В последний год он особенно болезненно переживал раскол в дружной, всегда монолитной среде фантастов. Об этом — последняя его статья «Гибель эскадры», которую он в августе напечатал в «Новой» и которая всех впечатлила, но никого, конечно, не убедила. Расколоть с помощью Крыма, как оказалось, можно любое сообщество, хоть бы и самое сплоченное. Сероводород эпохи был для Успенского особенно удушлив, потому что мало кто так любил своих друзей, как он, мало кто так был настроен на артельную работу, застолье и всякого рода общение. Никто так не бросался помогать, как Успенский, никто не умел так утешать, отвлекать, заговаривать боль, — и разрыв с друзьями, расхождение с ними по искусственным, идиотским, в сущности, причинам были для него невыносимы вдвойне. Обычно мы с ним каждое лето ездили в Крым, где он молодел и где все его любили, — в этом году поехали в Черногорию, где все было не то и где он явно чувствовал себя не в своей тарелке. Но и ворчливый, и сердитый Успенский был прекрасен — он по-прежнему импровизировал и сочинял на ходу, и начал писать повесть «Позывной «Десперадо», про тяжело заболевшего писателя своего поколения, который поехал воевать за Новороссию, чтобы вместо мучительной смерти найти там быструю; повесть была ему ясна до мельчайших деталей, но осенью он вдруг решительно ее бросил.

— Количество зла в мире сейчас умножать не следует, — сказал он. Потому что вещь была бы злая, и последние свои месяцы Успенский прожил — чего уж там — в отчаянии. Мне очень горько, что он не дожил до конца этого стыдного периода отечественной истории, когда разные сомнительные типы учили его Родину любить, а он и сам это умел как никто, и никого не обучал, кстати. И мне даже кажется — может, это просто первый порыв горя, — что его забрали заблаговременно, дабы он не увидел самого страшного и не усомнился во всем, что любил.

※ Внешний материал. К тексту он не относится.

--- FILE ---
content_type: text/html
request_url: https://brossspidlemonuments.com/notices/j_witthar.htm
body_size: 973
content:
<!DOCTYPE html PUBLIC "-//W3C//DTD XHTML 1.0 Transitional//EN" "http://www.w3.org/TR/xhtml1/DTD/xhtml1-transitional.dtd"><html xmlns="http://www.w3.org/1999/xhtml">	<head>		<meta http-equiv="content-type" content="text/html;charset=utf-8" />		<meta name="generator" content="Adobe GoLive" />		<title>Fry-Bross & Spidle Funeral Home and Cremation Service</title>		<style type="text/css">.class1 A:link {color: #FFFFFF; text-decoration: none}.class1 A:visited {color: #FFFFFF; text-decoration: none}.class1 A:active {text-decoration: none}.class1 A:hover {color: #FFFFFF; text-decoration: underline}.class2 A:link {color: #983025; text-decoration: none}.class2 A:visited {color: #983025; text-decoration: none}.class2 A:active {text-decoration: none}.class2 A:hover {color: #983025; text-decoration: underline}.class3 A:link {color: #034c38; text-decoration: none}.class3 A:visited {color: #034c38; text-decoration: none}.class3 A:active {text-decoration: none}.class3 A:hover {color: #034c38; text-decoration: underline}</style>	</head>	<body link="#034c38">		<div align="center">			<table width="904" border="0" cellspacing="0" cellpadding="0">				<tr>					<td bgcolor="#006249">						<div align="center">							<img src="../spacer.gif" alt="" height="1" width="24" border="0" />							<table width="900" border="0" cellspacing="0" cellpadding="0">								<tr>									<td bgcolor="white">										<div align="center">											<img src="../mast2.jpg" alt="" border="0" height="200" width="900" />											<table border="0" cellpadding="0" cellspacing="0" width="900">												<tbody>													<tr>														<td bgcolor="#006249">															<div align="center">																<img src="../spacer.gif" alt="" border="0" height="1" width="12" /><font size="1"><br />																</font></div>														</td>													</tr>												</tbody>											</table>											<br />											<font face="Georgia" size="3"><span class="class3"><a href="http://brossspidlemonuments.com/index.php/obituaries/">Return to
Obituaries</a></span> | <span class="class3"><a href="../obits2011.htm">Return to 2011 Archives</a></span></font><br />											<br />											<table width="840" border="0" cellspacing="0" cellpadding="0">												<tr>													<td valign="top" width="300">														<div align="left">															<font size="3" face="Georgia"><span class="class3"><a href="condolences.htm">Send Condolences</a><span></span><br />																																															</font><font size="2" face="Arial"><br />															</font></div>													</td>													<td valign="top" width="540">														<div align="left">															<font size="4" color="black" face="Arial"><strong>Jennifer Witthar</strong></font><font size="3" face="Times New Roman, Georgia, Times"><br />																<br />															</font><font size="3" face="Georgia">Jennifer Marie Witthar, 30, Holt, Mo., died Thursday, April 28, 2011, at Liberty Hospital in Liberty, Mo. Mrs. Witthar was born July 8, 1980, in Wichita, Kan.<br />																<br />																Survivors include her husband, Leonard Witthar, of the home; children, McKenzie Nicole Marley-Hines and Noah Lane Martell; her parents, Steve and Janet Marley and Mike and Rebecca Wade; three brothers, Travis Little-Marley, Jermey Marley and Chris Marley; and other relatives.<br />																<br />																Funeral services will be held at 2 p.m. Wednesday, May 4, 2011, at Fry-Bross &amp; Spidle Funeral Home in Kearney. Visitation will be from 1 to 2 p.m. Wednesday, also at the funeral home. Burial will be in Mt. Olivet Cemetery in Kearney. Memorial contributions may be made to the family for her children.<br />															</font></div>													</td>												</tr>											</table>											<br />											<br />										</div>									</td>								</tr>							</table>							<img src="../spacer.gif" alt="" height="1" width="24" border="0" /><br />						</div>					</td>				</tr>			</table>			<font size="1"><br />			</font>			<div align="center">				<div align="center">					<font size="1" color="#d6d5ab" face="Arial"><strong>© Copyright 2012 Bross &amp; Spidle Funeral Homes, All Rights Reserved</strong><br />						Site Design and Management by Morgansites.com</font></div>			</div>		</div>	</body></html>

Я пишу не для того, чтобы дать выход горю или примазаться к его славе: Успенский в моих похвалах не нуждается, его Стругацкие и Аксенов называли наследником, лучшим представителем поколения, что к этому добавить? Когда он пошел на знаменитую писательскую прогулку — я видел, как на подпись к нему несли зачитанные-перечитанные, рассыпающиеся в руках экземпляры «Там, где нас нет» или «Гиперборейской чумы»: нет для писателя большего счастья, чем видеть свою книгу потрепанной, передаваемой из рук в руки. Я просто хочу, чтобы хоть смерть Успенского — раз у него живого не получилось — сплотила цех и заставила оглянуться, одуматься, что ли. Вспомнить, какими мы были и каким он был. И, естественно, если кто не читал до сих пор его книг с кислородом живой русской речи и милосердной, роскошной выдумки, — пусть хоть теперь прочтут: сочинения Успенского действуют и на самое черствое сердце, и нам, сегодняшним, они напомнят о возможности другого мира. Этот мир нам доступен, но мы его упорно топчем, смешиваем с грязью, стараемся не замечать, как хрустят в грязи его сверкающие осколки.